Bible Study
Designing for
Formation
Helping OCIA participants feel at home in the Catholic faith by covering the things every class assumes you already know but never actually teaches.
Why I Built This
As a woman who was raised Catholic, I found myself at one of the lowest points in my life. I felt as though everything around me was falling apart. At the age of 47, I found myself returning to the Church, this time as an adult and entirely on my own.
Much of what I knew came from culture, family traditions, and lived experience rather than from a deeper understanding of Roman Catholic teaching and practice. I realized I was not alone. Some participants were coming from other Christian denominations. Some were preparing for marriage. Some were seeking Baptism for the very first time. Our stories were different, but we shared something important: each of us had been led here for a reason.
When I entered OCIA, I was excited to learn more about the Catholic faith. What I did not expect was how much of my learning would happen between classes.
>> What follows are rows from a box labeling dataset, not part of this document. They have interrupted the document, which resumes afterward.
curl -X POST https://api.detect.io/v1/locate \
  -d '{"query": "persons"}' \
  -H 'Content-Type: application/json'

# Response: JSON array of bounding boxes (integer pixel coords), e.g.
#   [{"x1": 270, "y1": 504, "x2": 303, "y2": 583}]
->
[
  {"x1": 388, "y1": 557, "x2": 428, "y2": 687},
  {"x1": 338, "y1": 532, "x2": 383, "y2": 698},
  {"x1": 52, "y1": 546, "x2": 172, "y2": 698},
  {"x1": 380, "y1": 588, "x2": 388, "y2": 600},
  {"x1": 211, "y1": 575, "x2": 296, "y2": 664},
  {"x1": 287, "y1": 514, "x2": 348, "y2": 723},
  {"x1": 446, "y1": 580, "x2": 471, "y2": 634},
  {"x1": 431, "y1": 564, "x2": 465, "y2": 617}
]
The information was there, but it was spread across conversations, handouts, websites, notes, and memory. For someone like me—curious, eager to learn, and looking for insight before going deeper—this made the process harder for me.
This is not about replacing OCIA or turning faith into an app. It is about creating a study guide: a supportive, educational companion that could help participants stay oriented as they move through formation.
What I Heard From Participants
I also realized I was not the only one trying to find my footing. I spoke with fellow OCIA participants about what brought them to the Church, how they were learning outside of class, and what they expected from the formation experience.
Everyone's story was different, but the need was consistent: people wanted more clarity, more continuity between sessions, and a simpler way to understand what mattered most without having to piece everything together on their own.
That shifted the problem from a personal frustration to a design opportunity. This was not about replacing OCIA or turning faith into an app. It was about creating a study guide: a supportive, educational companion that could help participants stay oriented as they moved through formation.
The Audience
The primary audience was OCIA participants: adults and teens entering or returning to the Catholic Church, each with different levels of familiarity, confidence, and context.
Some people were hearing terms and traditions for the first time. Others had grown up around the faith but were now approaching it with new questions. The product needed to meet people where they were without assuming too much or oversimplifying the experience.
Design Constraints
I treated the constraints as part of the product strategy. The app needed to be simple, mobile-first, and easy to understand at a glance. It could not try to replace the human formation experience, speak on behalf of the Church, or become another overwhelming place to manage.
The goal was clarity, not complexity: give participants the meat and bones of what they needed to follow along, written in plain English, with enough structure to support deeper learning when they were ready.
Product Decisions
I focused the first version on the parts of the experience where structure mattered most: weekly readings, formation topics, Mass information, and a simple way to understand what was coming next.
I intentionally did not start with accounts, social features, discussion boards, or complex personalization. Those ideas may have a place later, but they were not the immediate problem. The immediate problem was orientation.
Creating a Formation Guide
Once the readings had a home, the same structure could support the rest of the formation experience. A participant should not have to remember where a handout went, search through old messages, or guess what was coming next.
The app became a lightweight guide: one place to check the formation schedule, revisit topics, and stay connected to the rhythm of the program throughout the week.
Designing for Real Use
Because the app was designed for people moving through a real formation experience, it needed to feel calm and usable in everyday moments. Someone might check it before class, after Mass, late at night, or while trying to remember what to read next.
Light and dark mode supported that practical use case. It was a small design decision, but it reflected the larger goal: reduce friction wherever possible.
The Role of AI
AI changed the pace of the work, but it did not define the problem for me. The insight came from lived experience, observation, and conversations with other participants. AI helped me move faster from that insight to a working prototype.
That speed mattered because it shortened the distance between noticing a real problem and testing a possible solution. Instead of leaving the idea in a notebook, I could make it tangible enough to evaluate, refine, and explain.
The Outcome
The result is a small, focused web app designed to help OCIA participants feel more oriented as they move through formation. It brings readings, schedules, and key information into one place so the experience feels less scattered and more approachable.
For me, the value of this project is not that an app exists. It is that a common learning gap became visible, researchable, and solvable through design. The product is simple on purpose because the need was simple: help people understand where they are, what is next, and how to keep learning with confidence.